=== Task requirements ===
Change "detector" to "scanner" in the part of the data that opens with its first line and closes with the line containing "severe front-end damage [0, 121, 113, 203]". Keep everything else the same, and leave the pictures out of your answer.

=== Material supplied ===
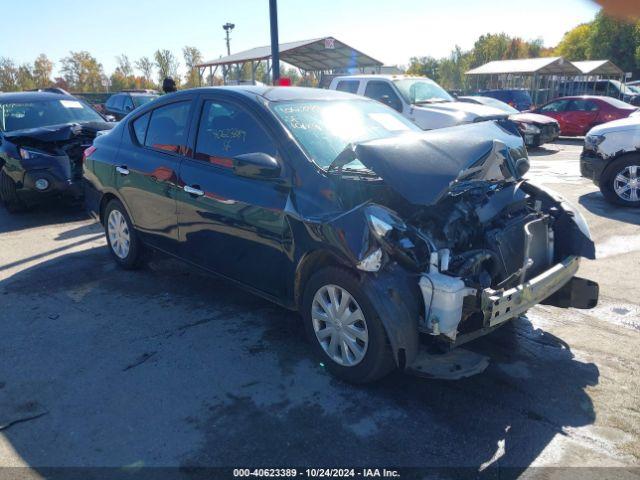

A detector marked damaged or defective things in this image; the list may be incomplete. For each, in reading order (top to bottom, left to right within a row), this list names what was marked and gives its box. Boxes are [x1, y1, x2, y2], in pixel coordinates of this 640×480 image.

severe front-end damage [0, 121, 113, 203]
crumpled hood [3, 121, 114, 143]
crumpled hood [352, 121, 528, 205]
crumpled hood [416, 100, 510, 120]
severe front-end damage [312, 122, 600, 366]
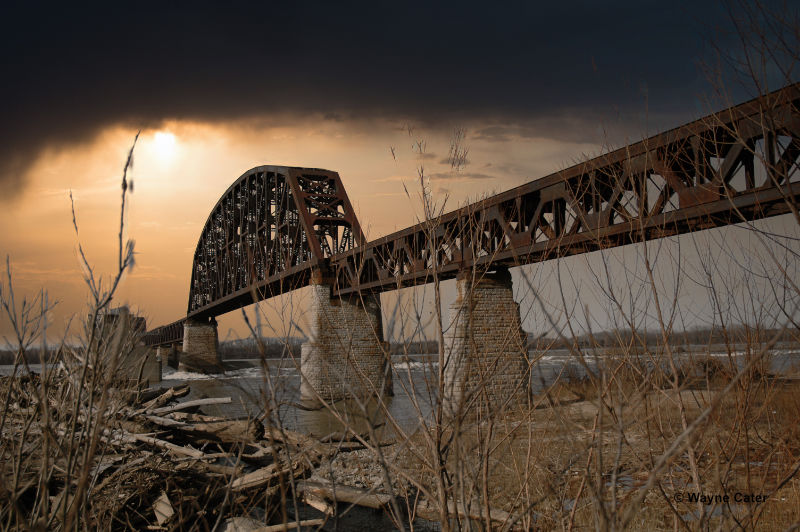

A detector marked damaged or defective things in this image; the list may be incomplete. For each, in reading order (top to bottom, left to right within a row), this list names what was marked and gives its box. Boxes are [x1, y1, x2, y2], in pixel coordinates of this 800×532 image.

rusty steel bridge [144, 84, 800, 344]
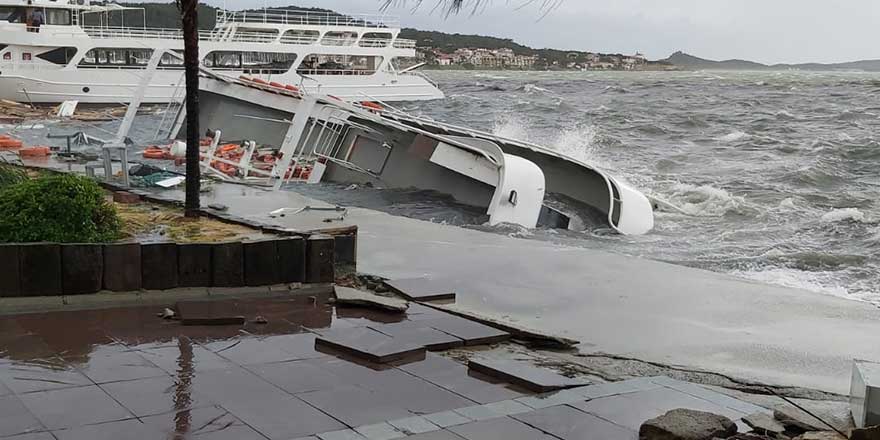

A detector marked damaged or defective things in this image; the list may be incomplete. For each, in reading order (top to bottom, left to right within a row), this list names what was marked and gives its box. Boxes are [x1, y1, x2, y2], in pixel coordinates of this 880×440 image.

broken tile [384, 278, 458, 302]
broken tile [175, 300, 246, 328]
broken tile [316, 326, 426, 364]
broken tile [372, 320, 468, 350]
broken tile [422, 316, 508, 348]
broken tile [468, 360, 592, 394]
broken tile [0, 396, 45, 436]
broken tile [20, 384, 132, 430]
broken tile [223, 392, 348, 440]
broken tile [296, 386, 412, 428]
broken tile [354, 422, 406, 440]
broken tile [388, 416, 440, 434]
broken tile [422, 410, 470, 428]
broken tile [446, 416, 556, 440]
broken tile [512, 402, 636, 440]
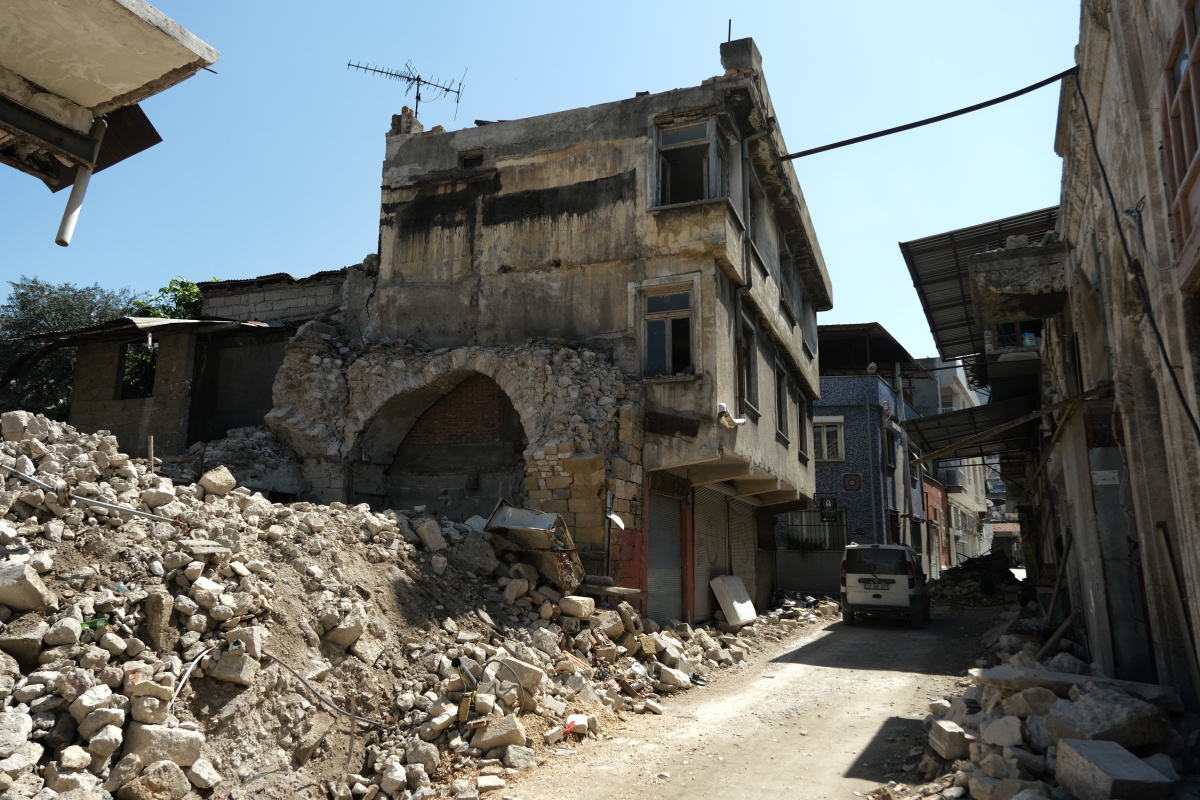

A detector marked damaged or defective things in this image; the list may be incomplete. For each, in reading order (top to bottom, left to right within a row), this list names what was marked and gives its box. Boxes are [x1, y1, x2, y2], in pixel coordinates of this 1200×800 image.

=== Worked answer ===
A scanner marked damaged or defective things in this image; the list may be incomplete. For each, in reading order (top to bottom, left to right within a row), this list names what was marked and gives its box. Boxes are [x1, y1, x2, y2], in pixel coordinates of this 640×480 image.

severe front-end damage [0, 121, 113, 203]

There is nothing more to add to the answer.